In the United States, for example, measures such as Social Security, unemployment insurance, food stamps, the Earned Income Tax Credit, Medicare, Medicaid, and the additional coverage provided by the Affordable Care Act offer aid and comfort above all to those less successful in and more buffeted by today's economy. It is unrealistic to imagine that the popular demand for such programs will diminish. It is uncaring to cut back the scope of such programs when inequality and insecurity have risen. And if nothing else, the enlightened self-interest of those who profit most from living in a society of capitalist dynamism should lead them to recognize that it is imprudent to resist parting with some of their market gains in order to achieve continued social and economic stability. Government entitlement programs need structural reform, but the right should accept that a reasonably generous welfare state is here to stay, and for eminently sensible reasons.
The left, in turn, needs to come to grips with the fact that aggressive attempts to eliminate inequality may be both too expensive and futile. The very success of past attempts to increase equality of opportunity -- such as by expanding access to education and outlawing various forms of discrimination -- means that in advanced capitalist societies today, large, discrete pools of untapped human potential are increasingly rare. Additional measures to promote equality are therefore likely to produce fewer gains than their predecessors, at greater cost. And insofar as such measures involve diverting resources from those with more human capital to those with less, or bypassing criteria of achievement and merit, they may impede the economic dynamism and growth on which the existing welfare state depends.
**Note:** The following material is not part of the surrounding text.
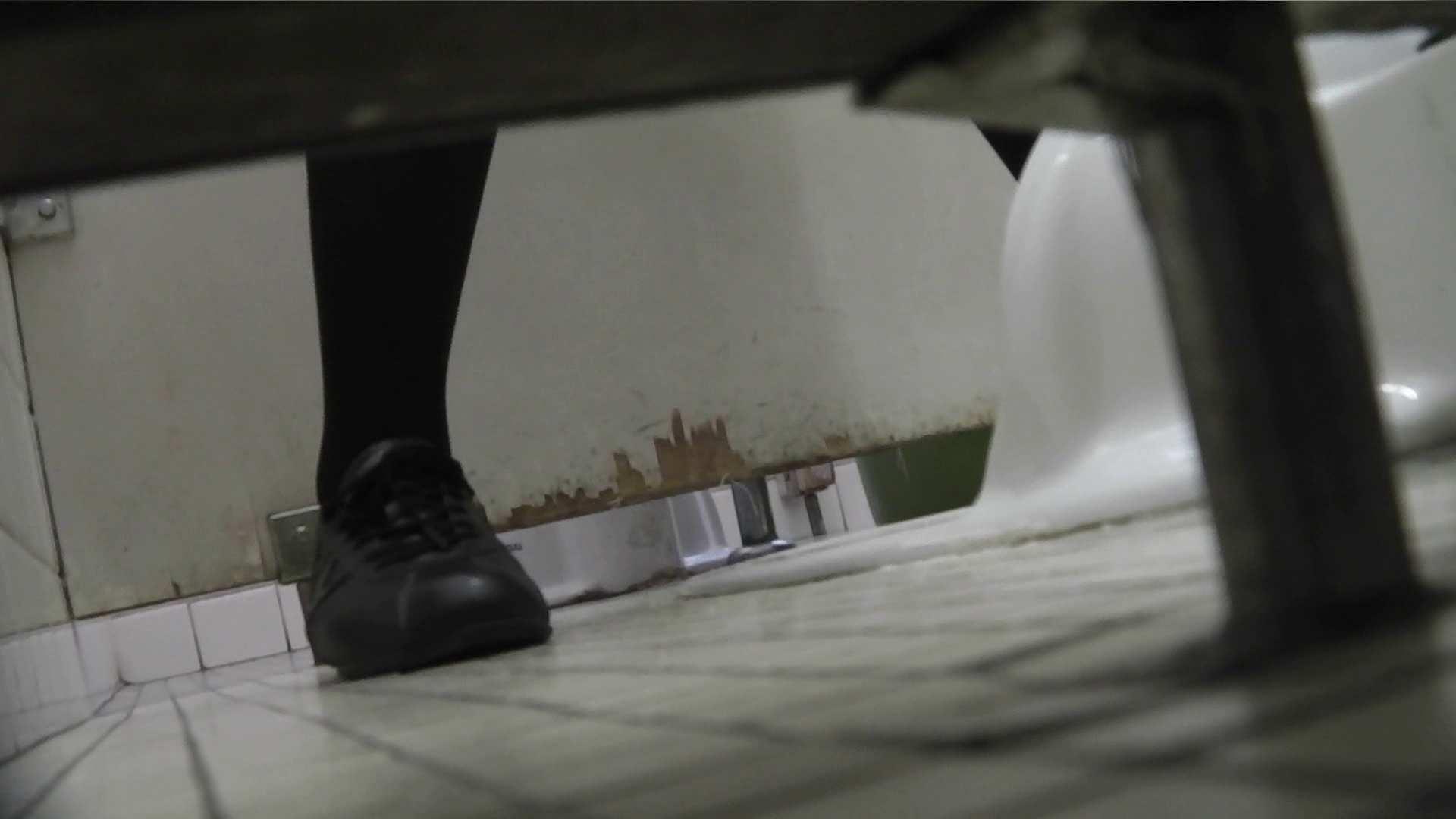 ヤリマンのオマンコ:vol.06 命がけ潜伏洗面所! 茶髪タン、ハァハァ 前編:のぞき本舗 中村屋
The challenge for government policy in the advanced capitalist world is thus how to maintain a rate of economic dynamism that will provide increasing benefits for all while still managing to pay for the social welfare programs required to make citizens' lives bearable under conditions of increasing inequality and insecurity. Different countries will approach this challenge in different ways, since their priorities, traditions, size, and demographic and economic characteristics vary. (It is among the illusions of the age that when it comes to government policy, nations can borrow at will from one another.) But a useful starting point might be the rejection of both the politics of privilege and the politics of resentment and the adoption of a clear-eyed view of what capitalism actually involves, as opposed to the idealization of its worshipers and the demonization of its critics.